=== GIVEN INFORMATION ===
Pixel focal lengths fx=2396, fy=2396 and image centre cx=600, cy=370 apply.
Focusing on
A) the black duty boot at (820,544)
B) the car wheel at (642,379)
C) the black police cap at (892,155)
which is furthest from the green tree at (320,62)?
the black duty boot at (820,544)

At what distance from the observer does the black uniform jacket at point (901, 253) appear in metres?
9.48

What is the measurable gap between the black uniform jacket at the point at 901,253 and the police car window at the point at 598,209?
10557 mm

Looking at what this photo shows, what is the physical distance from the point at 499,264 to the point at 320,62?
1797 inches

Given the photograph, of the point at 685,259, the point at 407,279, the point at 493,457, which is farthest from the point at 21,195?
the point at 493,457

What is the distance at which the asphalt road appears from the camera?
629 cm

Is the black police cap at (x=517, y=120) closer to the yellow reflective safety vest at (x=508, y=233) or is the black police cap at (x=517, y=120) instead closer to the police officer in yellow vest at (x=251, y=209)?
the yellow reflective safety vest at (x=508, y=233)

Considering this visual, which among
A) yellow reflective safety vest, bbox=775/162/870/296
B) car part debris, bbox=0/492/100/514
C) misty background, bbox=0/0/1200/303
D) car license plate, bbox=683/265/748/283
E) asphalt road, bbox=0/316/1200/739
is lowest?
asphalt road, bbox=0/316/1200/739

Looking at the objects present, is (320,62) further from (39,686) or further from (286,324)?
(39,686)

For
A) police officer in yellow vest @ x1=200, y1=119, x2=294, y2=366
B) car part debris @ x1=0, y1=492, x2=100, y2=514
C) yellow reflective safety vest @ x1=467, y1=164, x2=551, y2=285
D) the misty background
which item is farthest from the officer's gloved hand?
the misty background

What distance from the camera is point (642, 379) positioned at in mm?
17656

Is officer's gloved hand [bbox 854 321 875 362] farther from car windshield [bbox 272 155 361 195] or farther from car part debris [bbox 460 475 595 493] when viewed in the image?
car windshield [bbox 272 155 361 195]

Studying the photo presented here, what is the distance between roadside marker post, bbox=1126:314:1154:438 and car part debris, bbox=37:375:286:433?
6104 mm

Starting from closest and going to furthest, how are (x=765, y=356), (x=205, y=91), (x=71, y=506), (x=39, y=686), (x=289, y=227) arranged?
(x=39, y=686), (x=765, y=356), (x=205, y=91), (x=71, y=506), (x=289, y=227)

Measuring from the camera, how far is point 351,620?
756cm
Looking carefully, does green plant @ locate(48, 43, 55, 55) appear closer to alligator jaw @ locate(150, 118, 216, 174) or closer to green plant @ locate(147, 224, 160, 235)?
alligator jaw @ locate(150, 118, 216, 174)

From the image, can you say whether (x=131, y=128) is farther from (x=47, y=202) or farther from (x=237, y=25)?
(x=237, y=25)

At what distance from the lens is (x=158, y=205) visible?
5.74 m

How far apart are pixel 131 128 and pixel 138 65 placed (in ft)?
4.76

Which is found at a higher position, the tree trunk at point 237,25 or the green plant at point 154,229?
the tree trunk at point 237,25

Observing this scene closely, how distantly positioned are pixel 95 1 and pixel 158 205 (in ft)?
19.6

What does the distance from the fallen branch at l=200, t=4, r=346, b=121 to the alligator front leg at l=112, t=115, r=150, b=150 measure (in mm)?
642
===
SHORT PROBLEM — Transcribe, word for word, every line from the one containing "Studying the photo" through the final line of the entries, and nothing else.

SOLUTION TO THIS PROBLEM —
Studying the photo presented here, what is the distance between roadside marker post, bbox=1126:314:1154:438 and car part debris, bbox=37:375:286:433?
6104 mm

Starting from closest and going to furthest, how are (x=765, y=356), (x=205, y=91), (x=71, y=506), (x=39, y=686), (x=289, y=227) arranged?
(x=39, y=686), (x=765, y=356), (x=205, y=91), (x=71, y=506), (x=289, y=227)

Measuring from the camera, how far is point 351,620?
756cm
Looking carefully, does green plant @ locate(48, 43, 55, 55) appear closer to alligator jaw @ locate(150, 118, 216, 174) or closer to green plant @ locate(147, 224, 160, 235)?
alligator jaw @ locate(150, 118, 216, 174)

From the image, can you say whether (x=131, y=128) is farther from (x=47, y=202) or farther from (x=237, y=25)?
(x=237, y=25)

At what distance from the lens is (x=158, y=205) visible?
5.74 m

How far apart are pixel 131 128 and pixel 138 65 placed (in ft)?
4.76

Which is found at a higher position, the tree trunk at point 237,25 or the green plant at point 154,229?
the tree trunk at point 237,25

Observing this scene closely, how distantly positioned are pixel 95 1 and pixel 158 205 (in ft)?
19.6

What does the distance from the fallen branch at l=200, t=4, r=346, b=121 to the alligator front leg at l=112, t=115, r=150, b=150 measure (in mm)?
642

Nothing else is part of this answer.